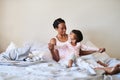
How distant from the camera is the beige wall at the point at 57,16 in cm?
286

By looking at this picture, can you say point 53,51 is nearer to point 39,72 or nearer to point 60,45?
point 60,45

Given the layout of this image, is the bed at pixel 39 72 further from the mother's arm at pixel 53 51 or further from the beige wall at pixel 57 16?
the beige wall at pixel 57 16

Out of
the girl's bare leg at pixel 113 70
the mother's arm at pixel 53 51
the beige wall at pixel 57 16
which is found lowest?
the girl's bare leg at pixel 113 70

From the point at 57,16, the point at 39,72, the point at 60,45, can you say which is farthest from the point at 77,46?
the point at 39,72

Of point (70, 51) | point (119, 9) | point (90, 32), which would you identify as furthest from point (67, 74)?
point (119, 9)

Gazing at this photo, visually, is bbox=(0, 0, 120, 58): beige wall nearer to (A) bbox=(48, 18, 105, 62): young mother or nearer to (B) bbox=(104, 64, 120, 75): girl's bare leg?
(A) bbox=(48, 18, 105, 62): young mother

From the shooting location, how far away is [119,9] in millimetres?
2842

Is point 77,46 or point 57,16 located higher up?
point 57,16

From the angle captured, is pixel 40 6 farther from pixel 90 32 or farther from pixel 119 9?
pixel 119 9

^^^^^^^^

Can you rewrite the part of the material that opens with the line containing "From the angle" and runs to its end, putting "shown" in place of "captured" and keeping everything else the same?

From the angle shown, is pixel 40 6 farther from pixel 90 32 or farther from pixel 119 9?
pixel 119 9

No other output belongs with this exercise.